There’s something worse than giving up at the bottom…

There’s something worse than watching prices fall as you continue to add on the way down…

It’s giving up “three feet from gold,” when if you had just stuck it out a bit longer, things might have turned your way.

This tendency is part and parcel of human nature, and its effect is not to be underestimated. Way back in 1938, Napoleon Hill wrote about it in the classic book, Think and Grow Rich. Consider what his research uncovered. Said he:

More than five hundred of the most successful men the country has ever known, told the author (Napoleon Hill) that their greatest success came just one step beyond the point at which defeat had overtaken them. Failure is a trickster with a keen sense of irony and cunning. It takes great delight in tripping one when success is within reach.

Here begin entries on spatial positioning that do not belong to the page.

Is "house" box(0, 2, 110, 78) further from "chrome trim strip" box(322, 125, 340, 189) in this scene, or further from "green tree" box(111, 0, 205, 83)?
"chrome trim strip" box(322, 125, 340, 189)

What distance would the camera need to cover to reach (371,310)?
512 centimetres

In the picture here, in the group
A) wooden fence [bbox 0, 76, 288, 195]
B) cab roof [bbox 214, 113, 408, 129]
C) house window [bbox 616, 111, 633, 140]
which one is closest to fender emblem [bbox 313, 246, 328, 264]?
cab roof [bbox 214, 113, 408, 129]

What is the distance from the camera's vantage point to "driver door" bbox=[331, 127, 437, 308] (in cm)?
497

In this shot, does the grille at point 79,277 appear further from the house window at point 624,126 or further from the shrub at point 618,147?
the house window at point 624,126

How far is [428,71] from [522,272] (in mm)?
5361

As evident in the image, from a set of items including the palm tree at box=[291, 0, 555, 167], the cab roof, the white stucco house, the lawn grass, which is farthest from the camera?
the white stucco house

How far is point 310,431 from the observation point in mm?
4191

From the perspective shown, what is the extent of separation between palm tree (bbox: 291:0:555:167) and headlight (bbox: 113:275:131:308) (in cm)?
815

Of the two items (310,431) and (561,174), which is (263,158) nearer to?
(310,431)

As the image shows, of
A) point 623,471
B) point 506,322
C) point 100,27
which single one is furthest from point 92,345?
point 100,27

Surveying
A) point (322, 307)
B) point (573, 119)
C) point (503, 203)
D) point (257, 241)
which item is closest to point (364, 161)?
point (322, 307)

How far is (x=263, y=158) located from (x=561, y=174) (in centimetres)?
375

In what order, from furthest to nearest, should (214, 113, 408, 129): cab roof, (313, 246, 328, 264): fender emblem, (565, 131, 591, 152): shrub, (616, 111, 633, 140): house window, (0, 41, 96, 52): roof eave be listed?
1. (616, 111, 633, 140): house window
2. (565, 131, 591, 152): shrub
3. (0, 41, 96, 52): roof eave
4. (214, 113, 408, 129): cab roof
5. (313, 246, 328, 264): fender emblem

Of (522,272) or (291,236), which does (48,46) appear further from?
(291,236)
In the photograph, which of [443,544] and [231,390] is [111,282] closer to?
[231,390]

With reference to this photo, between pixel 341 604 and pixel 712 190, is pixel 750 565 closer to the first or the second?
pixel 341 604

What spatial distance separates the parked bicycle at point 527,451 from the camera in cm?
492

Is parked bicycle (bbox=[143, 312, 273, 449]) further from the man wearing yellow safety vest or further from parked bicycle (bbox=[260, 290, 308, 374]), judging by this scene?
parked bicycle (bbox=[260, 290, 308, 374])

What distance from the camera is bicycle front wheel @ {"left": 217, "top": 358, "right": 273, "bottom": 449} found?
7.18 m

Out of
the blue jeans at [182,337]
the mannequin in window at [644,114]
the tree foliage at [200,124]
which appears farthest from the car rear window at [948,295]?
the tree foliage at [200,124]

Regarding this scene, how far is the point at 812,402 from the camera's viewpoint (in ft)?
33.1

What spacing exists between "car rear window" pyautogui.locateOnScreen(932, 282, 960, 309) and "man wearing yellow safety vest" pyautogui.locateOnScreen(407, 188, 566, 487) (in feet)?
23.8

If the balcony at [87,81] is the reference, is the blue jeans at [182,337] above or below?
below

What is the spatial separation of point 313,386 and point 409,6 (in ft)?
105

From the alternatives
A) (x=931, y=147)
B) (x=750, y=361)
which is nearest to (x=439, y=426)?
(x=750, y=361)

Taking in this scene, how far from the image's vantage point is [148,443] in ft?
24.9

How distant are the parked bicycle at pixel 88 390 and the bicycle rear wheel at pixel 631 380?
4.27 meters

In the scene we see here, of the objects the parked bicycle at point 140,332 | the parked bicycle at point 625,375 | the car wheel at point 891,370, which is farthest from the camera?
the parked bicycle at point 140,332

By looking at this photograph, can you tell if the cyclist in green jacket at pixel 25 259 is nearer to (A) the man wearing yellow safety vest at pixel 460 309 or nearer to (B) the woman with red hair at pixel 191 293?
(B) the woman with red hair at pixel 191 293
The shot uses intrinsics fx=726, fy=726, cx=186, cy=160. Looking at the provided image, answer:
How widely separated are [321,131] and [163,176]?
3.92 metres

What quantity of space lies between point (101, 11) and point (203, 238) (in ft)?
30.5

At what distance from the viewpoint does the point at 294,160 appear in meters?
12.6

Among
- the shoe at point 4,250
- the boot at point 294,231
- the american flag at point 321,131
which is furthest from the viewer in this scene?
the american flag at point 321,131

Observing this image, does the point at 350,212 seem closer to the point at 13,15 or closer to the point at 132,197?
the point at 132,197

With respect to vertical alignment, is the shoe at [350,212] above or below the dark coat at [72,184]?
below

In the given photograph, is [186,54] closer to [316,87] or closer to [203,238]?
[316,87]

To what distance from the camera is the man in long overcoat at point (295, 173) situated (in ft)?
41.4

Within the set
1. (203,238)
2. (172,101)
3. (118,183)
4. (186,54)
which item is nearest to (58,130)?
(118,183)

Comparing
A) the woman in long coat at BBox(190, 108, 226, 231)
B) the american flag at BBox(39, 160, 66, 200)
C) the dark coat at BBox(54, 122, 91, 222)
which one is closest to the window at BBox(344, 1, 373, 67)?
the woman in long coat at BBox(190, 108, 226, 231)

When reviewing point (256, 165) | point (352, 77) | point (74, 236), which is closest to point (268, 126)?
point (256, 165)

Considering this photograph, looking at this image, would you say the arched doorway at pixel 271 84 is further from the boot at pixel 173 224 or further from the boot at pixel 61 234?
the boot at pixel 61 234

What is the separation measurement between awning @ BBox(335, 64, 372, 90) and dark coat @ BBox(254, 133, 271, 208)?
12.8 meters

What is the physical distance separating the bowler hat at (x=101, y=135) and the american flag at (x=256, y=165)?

When the precious metals make a turn to the upside that really holds, one of two things is going to happen. Either the price trades sideways for awhile, building higher highs and higher lows into a bona fide uptrend, or there will be a trident spike that shocks everyone, present company included.

Either way, we’ve been so conditioned to expect market failures to the upside into overhead ceilings that almost no one will believe it when things change.

They will wait for the price of silver to rise where they hope and expect it to go before they jump in (above $20, $26 or $40?). They may sell aggressively into each rise until they end up with little or no holdings. Then the mostly empty bullish train will really leave the station, with the “parade crowd” standing forlornly at the gate, wondering what went wrong.

Of course, no one can predict the future, and the price of silver might stop at say, $25. But by doing your homework and looking at the evidence – from the very accurate to the not-so-helpful – you’ll be on the way toward making the right decision… for you.